• _Text block_
Kadanganeri is a village located at Alangulam Taluk in Tenkasi district of Tamil Nadu, India. Kadanganeri is a Village Panchayat comes under Alangulam block.

Weather

Population
Overall Population is 8250, in this Male is 4092 & Female is 4158 and total households residing are 2224.

Education
Literacy rate in Kadanganeri is good.

Schools
The village has one primary school, which is named as "Saraswathi Vidhyalaya School" and two Anganwadies for child. Then one Higher Secondary School is placed near to this village named as "Grama Committee Higher Secondary School".

Colleges
The village has no colleges. But there is "CSI Jayaraj Annapackiam College for Arts and Science" near to this, it is 10 km away from this village. Other than this college, few colleges are chosen by our village students, they are listed below:
 The Madurai Diraviyam Thayumanavar Hindu College - Pettai, Tirunelveli, Tamil Nadu 627010
 Rani Anna Arts and Science college for women - Gandhi Nager [Tirunelveli]
 Einstein College of Engineering - Seethaparpanallur [Tirunelveli]
 Sarthar Raja Engineering college - Athiyuthu [Alangulam]
 ST.Mariyam Polytechnic - Alangulam
 ST.Xavier's College - Palayamkottai 
 ST.John's College - Palayamkottai
 Saradha Arts and Science college for women - Tirunelveli
 Sarah Tucker Arts and Science college for women - Palayamkottai

Temples

Hindu temples
 Amman Kovil
 Ulagamman Kovil
 Karuppasamy Kovil
 Kaikonda Ayyanaar Kovil
 Emperumal Sastha Seevalaperi Sudalai Madan Kovil
 Pillai Valathi Sastha Kovil
 Piraiyadi Madan Kovil
 Pillaiyar Kovil
 Murugan Kovil
 Esakki Amman Kovil
 Sarkkaravittu thiru Kovil
 Kaattu Madan Kovil
 Karguvel Ayyanar Kovil
 Vadakkuthi Amman Kovil
 Kathavarayan kovil
 Sappanimadan kovil

Festivals

Amman Kovil Festival
In the month of Panguni (பங்குனி) and Purattaasi (புரட்டாசி), yearly two times. Common for all village people.

[Dataset records]
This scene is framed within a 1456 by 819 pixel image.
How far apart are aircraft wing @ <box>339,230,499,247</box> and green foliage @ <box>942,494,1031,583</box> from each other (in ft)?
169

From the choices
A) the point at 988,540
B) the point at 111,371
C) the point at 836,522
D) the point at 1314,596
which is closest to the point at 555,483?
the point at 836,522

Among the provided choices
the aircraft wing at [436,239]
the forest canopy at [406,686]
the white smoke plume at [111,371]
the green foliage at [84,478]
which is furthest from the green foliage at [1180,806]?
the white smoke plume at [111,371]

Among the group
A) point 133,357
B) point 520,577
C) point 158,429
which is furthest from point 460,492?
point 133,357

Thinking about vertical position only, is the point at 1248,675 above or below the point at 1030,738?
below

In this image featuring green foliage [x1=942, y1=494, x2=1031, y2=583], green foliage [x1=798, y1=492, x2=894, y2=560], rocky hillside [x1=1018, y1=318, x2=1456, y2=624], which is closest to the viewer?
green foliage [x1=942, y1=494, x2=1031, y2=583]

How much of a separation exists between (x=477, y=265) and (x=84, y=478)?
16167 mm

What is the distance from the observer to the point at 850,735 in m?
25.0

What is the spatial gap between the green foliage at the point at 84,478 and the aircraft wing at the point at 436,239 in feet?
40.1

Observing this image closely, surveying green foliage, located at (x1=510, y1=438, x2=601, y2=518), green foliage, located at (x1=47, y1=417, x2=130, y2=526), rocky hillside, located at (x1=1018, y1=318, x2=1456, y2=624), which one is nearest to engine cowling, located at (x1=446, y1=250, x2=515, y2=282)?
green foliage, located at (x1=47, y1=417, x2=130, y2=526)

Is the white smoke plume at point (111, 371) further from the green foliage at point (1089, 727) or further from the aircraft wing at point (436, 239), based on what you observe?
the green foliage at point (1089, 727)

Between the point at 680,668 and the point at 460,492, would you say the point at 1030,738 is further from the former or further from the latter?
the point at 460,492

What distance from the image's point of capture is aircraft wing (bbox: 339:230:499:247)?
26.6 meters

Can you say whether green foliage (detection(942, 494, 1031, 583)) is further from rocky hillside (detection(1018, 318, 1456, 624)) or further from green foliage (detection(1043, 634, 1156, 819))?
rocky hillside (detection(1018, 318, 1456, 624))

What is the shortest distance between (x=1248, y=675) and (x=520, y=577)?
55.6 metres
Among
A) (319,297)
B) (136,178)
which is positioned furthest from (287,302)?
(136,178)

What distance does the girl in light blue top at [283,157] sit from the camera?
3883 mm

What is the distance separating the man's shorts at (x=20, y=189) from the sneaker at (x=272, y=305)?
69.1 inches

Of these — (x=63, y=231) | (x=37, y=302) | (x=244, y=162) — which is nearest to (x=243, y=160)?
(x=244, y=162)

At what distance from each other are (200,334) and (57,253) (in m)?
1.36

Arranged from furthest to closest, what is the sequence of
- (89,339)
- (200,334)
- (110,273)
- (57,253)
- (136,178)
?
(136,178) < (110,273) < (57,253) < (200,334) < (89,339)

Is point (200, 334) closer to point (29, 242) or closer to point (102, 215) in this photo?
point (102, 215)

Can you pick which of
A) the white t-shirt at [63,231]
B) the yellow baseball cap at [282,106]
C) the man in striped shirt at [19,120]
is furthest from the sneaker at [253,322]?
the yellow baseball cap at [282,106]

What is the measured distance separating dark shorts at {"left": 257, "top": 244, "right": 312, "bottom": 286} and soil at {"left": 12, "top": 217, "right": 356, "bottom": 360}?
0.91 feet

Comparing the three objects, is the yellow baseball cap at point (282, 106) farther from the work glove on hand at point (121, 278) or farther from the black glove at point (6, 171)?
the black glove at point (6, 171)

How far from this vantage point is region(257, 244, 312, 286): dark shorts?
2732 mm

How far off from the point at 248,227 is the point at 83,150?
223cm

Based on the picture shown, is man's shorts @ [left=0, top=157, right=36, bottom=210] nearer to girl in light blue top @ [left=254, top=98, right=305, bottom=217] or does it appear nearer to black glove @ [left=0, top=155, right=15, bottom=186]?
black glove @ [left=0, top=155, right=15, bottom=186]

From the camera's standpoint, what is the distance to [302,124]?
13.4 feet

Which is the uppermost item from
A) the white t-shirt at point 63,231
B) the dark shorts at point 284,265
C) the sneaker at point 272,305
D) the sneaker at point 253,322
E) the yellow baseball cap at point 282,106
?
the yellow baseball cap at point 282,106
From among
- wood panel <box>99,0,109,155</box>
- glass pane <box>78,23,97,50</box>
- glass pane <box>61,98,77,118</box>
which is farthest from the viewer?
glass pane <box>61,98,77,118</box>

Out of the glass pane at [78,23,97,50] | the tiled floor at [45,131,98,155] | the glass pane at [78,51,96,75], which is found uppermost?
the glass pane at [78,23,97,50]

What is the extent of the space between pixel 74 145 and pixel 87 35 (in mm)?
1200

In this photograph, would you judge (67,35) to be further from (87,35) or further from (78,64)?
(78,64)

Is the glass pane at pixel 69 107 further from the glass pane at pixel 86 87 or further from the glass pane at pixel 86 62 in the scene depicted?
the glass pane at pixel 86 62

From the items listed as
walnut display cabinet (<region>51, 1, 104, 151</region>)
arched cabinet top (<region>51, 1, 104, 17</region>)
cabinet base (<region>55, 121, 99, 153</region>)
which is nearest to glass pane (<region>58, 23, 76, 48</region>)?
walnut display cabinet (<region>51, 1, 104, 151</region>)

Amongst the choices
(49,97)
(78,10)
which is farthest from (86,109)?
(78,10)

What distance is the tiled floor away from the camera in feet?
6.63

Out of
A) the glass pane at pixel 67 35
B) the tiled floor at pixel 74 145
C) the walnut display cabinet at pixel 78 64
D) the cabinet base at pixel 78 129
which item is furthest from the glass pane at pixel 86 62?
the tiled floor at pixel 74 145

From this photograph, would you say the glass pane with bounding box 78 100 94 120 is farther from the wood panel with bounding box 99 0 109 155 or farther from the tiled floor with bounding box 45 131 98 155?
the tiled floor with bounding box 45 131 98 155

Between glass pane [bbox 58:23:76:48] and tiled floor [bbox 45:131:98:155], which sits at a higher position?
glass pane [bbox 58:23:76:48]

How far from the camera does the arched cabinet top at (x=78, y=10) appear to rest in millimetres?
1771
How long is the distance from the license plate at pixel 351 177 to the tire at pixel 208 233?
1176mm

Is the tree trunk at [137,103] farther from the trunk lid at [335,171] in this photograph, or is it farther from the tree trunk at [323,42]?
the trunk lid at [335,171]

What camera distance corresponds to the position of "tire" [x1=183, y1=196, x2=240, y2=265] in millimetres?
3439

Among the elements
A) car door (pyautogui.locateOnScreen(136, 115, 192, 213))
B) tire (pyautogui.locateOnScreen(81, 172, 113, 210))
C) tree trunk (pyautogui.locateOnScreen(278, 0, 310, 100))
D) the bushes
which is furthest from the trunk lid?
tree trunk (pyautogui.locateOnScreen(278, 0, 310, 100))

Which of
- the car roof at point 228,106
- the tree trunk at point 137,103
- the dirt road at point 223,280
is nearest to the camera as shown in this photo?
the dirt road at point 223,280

• _Written instruction 1_
Update the Kadanganeri article starting with "Kadanganeri is a village located" and going on through "under Alangulam block.", with "Gram Panchayat" in place of "Village Panchayat".
• _Written instruction 2_
Carry the Kadanganeri article forward from its last sentence.

• _Task answer 1_
Kadanganeri is a village located at Alangulam Taluk in Tenkasi district of Tamil Nadu, India. Kadanganeri is a Gram Panchayat comes under Alangulam block.

• _Task answer 2_
 Main God: 
 Pathrakali amman - பத்ரகாளி அம்மன் 
 Muttharamman - முத்தாரம்மன்

Car festival [தேரோட்டம்] will be held in the month of Panguni (பங்குனி). It will start on 2nd day night and will be complete early morning of next day. Car festival will cover all the streets in Kadanganeri.

Ulagamman Kovil Festival
In the month of Aippasi (ஐப்பசி), yearly one time. Celebrated by Uvari Suyampulinga Sastha Vagayaraakkal

 Main God: 
 Suyampulinga Saasthaa - சுயம்புலிங்க சாஸ்தா

Karuppasamy Kovil Festival

In the month of Aadi (ஆடி) temple festival will be Celebrated by Nattamai Vagayaraakkal [Megalinga Sastha Vagayaraakkal]

 Main God: 
 Megalinga Saasthaa - மேகலிங்க சாஸ்தா
 Karuppasamy - கருப்பசாமி

in the year of 2015, temple was reconstructed and inaugurated on 29JUN2015.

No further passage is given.